Written by 8:17 am Parenting

SM Blogmums : Baby : Sleep-training

Sleep is one of the biggest worries on a parent’s mind. Most days (and nights) we wish we had more of it.

I read up on sleep training and the cry-it-out (CIO) method a few years back when I had my first child. But I decided it wasn’t suitable for us. I distinctly remember trying to let Vera cry it out once, and after one whole hour and lots of sweat and tears later, we were both crying. I truly felt like a horrible mother.

Fast forward to today, and I can say that Josh, our youngest, has been quite an easy baby. Yes of course he cries when he needs something or someone (usually me), but on the whole he’s quite happy and contented. Since he was three or four months old, I noticed that he was easily settled, and even fell asleep on his own on good nights.

He’s now seven months old. A few weeks back, he started to sleep poorly. That means that I had to rock him, and after being put down to bed for the night, he’d wake up crying for help to go back to sleep again. On bad nights, there would be constant waking every one or one and a half hours.

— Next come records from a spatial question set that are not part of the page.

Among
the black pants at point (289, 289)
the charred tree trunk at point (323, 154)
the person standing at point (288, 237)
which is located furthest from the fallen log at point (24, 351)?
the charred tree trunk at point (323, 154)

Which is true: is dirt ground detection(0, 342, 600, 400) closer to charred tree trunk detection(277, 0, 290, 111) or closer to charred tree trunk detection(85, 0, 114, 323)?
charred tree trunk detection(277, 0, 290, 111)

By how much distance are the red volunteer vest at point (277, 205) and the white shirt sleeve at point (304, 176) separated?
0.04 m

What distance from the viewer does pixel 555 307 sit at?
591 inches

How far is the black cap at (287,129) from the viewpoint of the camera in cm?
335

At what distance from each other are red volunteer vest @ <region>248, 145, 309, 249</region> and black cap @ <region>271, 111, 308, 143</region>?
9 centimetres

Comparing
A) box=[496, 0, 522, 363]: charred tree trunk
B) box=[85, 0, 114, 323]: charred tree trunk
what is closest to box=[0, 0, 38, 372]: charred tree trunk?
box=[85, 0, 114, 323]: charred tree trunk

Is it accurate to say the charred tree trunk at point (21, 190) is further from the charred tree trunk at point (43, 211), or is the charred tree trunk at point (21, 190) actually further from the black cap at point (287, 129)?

At first, I just put it down to temporary regression, perhaps due to him making a developmental leap. (He was learning to sit up, and also crawl around the time.)

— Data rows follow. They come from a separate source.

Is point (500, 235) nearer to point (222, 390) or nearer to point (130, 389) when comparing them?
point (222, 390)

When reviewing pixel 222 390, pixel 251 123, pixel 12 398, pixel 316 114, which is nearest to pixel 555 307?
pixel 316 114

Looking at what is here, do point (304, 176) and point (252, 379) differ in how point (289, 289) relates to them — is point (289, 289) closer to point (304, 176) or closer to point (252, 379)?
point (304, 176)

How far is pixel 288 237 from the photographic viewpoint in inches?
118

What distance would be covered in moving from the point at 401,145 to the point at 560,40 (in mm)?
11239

But as the nights drew on, I got more tired and frustrated. I thought about sleep training him, but hesitated. The final straw came when my helper had to leave. Without a helper, I felt I needed to make some improvements in a hurry, so that I can be freed up to get proper rest, and to take care of my family. So I finally took some action.

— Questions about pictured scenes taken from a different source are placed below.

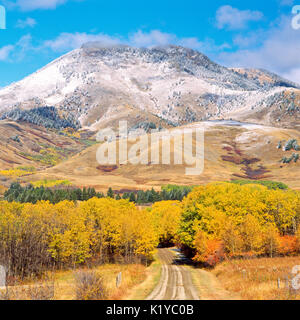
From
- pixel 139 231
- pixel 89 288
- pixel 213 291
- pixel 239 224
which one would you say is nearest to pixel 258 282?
pixel 213 291

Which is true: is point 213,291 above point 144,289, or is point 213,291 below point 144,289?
above

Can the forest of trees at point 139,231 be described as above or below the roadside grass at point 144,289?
above

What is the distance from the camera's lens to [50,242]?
64.2 meters

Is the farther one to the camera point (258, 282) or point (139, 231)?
point (139, 231)

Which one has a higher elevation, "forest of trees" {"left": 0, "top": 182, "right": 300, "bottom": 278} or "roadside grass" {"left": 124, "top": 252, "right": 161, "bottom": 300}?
"forest of trees" {"left": 0, "top": 182, "right": 300, "bottom": 278}

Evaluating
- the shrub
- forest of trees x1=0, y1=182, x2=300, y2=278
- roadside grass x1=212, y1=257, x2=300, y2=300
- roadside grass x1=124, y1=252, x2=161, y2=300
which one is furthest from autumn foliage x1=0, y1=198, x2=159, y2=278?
roadside grass x1=212, y1=257, x2=300, y2=300

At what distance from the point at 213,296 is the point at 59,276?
110 ft

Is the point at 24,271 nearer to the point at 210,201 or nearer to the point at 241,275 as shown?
the point at 241,275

I moved Joshua from my mattress back into his cot, and gave him three nights to adjust back to sleeping in the cot.

Once he was comfortable in the cot, I let him practise crying for five minutes the first time he woke after being put down to sleep, then 10 minutes the next time we woke again. After each time, I would go in and tell him, “Okay okay, it’s sleeping time.” I also picked him up to soothe him for a few minutes.

After about two nights of waking and crying between 7pm and 11pm, I thought he had finally got it.

The next night, he stirred and cried for a few seconds. And then quiet. I didn’t even go into the room to check on him. Then after a while, he woke again. And the same thing happened. After a few cries, he was quiet again.

Around 1030-11pm, I fed him and put him back into the cot. Then he’d go to sleep till 3 or 4am, when he’d have a small feed. And then he’d sleep all the way till dawn.
baby sleep feet

Compared to several wakings between 7 and 11pm, and during the night, this was a lot better and I was a lot happier! I was also thankful that I did not have to put up with long periods of crying and fretting during the mini training sessions that he went through.

Here’s what I learnt from this experience:

1. Sleep training need not be so scary after all. It also does not need to be harsh or involve prolonged periods of crying.

2. If you choose to sleep-train your child, always make sure he is in a cot or a bed with secured sides.

3. Do not worry if everything goes goes out-of-whack for one or two nights. Tell yourself that you can try again tomorrow.

4. Get the support of your spouse or other care-givers so they understand what you are trying to achieve.

5. Work towards an early bedtime. Young babies are primed to sleep early, around 7-8pm. If bedtime is too late, they could be over-tired and more resistant to sleep or sleep-training.

6. Keep a consistent bedtime routine. Such as, bath, change into pajamas, song or story-time, and then a kiss or cuddle before saying goodnight.

For help on establishing routines, Gina Ford provides some helpful principles and guidelines. For gentle methods of sleep training, or weaning your child off sleep associations, you can try reading Elizabeth Pantley’s book The No-Cry Sleep Solution.

Have you sleep-trained your child before? What was your experience like?